*Source document*.
-=-=-
Sunday, August 2, 2009

A Fossil Hunt in An Historical Context

Eighteen Sixty-One

Arm'd year – year of the struggle,
No dainty rhymes or sentimental love verses for you terrible
Not you as some pale poetling seated at a desk lisping cadenzas
But as a strong man erect, clothed in blue clothes, advancing,
carrying a rifle on your shoulder,
With well-gristled body and sunburnt face and hands, with a
knife in the belt at your side,
As I heard you shouting loud, your sonorous voice ringing
across the continent, . . . .
~ Walt Whitman, Leaves of Grass

Paleontology takes us into time, deep time. But, on this occasion, it serves as a passage to recent human history, placing me amid the contrasts between then and now.

Alone on the Shore

The woods come to the edge of the drainage ditches that straddle Riverside Road, a two-lane strip of asphalt. In places, from either side of the road, the trees’ canopies join overhead, shutting out the bright hot July day, creating a dark tunnel down which I’m traveling, heading southeast in what’s known locally as “Southern Maryland,” some 60 miles from the District of Columbia.
-=-=-
*Exercise brief*.
Carry the fossil-hunt essay above forward from its last sentence, in the same first-person voice.

*Given records*.
-=-=-
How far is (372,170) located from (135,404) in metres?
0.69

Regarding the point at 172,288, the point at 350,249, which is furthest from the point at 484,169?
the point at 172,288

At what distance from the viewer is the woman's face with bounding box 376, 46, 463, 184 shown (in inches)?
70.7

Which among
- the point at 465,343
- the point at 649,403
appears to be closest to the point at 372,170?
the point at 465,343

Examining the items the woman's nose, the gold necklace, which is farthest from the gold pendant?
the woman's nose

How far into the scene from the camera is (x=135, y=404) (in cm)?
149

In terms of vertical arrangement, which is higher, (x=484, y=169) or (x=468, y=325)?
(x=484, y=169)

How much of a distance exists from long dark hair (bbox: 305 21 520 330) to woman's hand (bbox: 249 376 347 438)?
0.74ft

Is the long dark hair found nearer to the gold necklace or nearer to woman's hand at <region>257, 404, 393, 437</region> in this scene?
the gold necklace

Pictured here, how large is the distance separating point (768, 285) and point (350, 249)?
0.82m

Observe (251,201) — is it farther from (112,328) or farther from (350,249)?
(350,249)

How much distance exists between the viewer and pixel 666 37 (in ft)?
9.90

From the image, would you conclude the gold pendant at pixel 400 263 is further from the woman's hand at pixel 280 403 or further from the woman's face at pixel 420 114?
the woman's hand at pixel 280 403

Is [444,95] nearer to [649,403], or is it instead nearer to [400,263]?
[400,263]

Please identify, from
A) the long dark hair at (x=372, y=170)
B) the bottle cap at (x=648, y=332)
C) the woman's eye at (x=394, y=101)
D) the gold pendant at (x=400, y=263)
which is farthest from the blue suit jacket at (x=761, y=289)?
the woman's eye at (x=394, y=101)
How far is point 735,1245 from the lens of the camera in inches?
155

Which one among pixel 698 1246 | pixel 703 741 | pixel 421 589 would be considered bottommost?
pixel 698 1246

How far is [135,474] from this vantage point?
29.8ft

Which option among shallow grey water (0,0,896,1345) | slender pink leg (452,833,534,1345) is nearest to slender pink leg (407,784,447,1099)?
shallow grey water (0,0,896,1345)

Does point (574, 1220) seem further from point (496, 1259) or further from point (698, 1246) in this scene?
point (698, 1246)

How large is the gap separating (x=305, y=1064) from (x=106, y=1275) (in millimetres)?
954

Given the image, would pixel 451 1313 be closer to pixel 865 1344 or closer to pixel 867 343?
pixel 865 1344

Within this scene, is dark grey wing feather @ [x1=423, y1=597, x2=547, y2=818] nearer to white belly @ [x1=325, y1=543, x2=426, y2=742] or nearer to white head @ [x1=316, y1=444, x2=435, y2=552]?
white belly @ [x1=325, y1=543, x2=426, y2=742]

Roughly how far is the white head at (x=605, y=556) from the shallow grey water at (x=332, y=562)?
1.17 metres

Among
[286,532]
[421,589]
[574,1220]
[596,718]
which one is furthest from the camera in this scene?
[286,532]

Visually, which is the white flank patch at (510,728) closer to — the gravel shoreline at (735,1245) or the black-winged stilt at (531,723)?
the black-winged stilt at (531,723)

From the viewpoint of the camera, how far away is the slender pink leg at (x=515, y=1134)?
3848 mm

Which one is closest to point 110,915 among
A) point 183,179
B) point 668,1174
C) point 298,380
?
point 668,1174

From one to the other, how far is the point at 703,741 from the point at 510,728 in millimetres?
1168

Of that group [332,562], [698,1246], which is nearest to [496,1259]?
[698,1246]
-=-=-
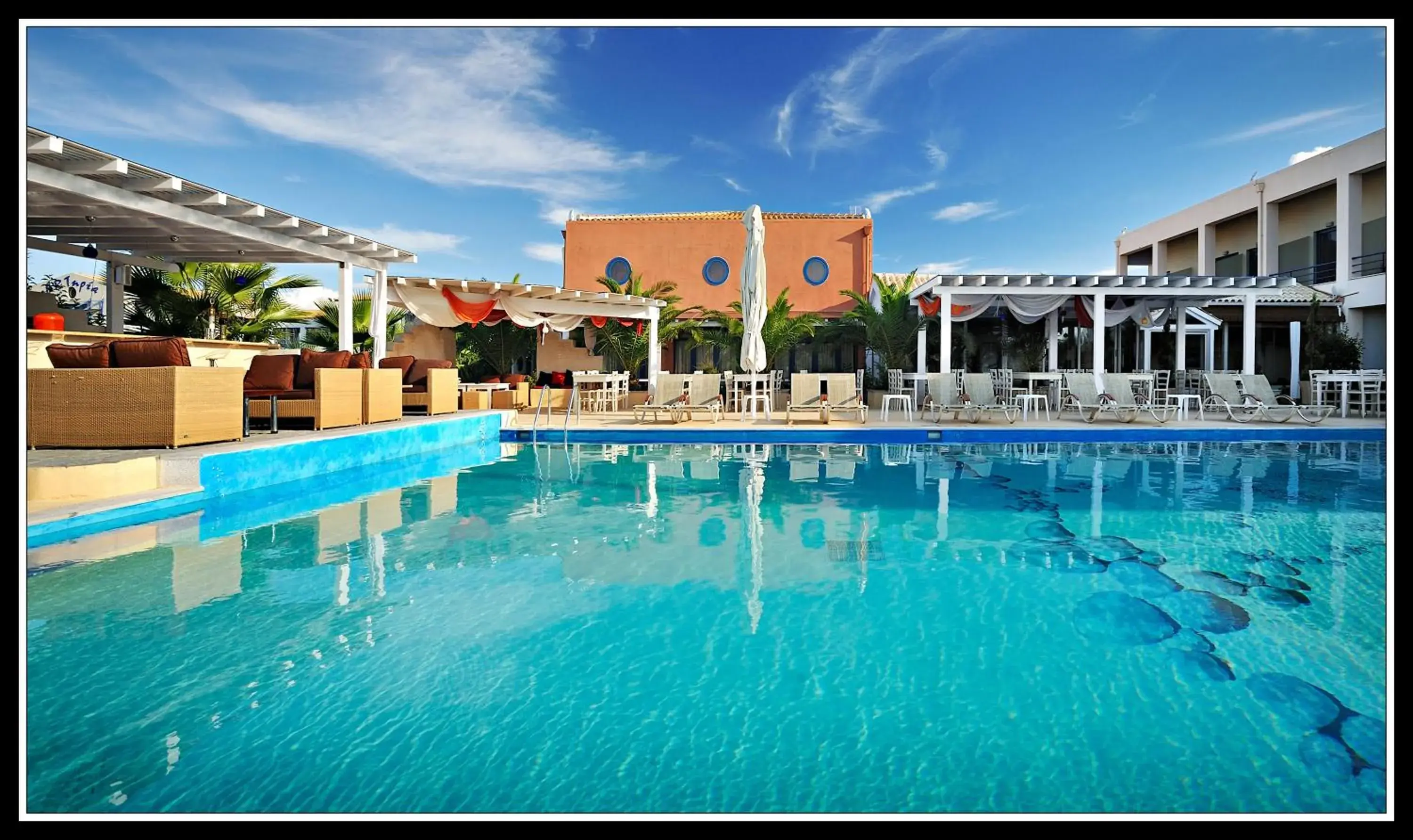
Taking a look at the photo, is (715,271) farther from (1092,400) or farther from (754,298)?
-=-=-
*Expected answer*.
A deer stands in the brush beside the road, tracking my swift passage with its broad black nose. To my right, the woods extend often less than a mile to the shores of the Potomac River. To my left, who knows. I come to attention when I cross Liverpool Point Road, not much more than a blur on either side of me. I’m doing the speed limit but feeling that it’s too fast for the sudden dips and rises in this narrow road. I am now looking for the small gravel parking area for Purse State Park that I know will appear all too suddenly on my left.

My car crunches to a halt, the only vehicle in the parking area. I turn off the engine. It takes a moment for my ears to clear and then I hear the precise, abrupt sounds of birds and insects, there is nothing manmade to be heard at the moment.

The hike to the Potomac shore is through the woods, down a dirt, gravel path that is punctuated by ankle twisting tree roots. There is evidence that, in the heavy rains of the late spring and early summer, water coursed swiftly down this path, scouring it of small stones and leaves. Now, the summer heat penetrates a bit through the dense trees, and, without much breeze here, the black flies make an appearance.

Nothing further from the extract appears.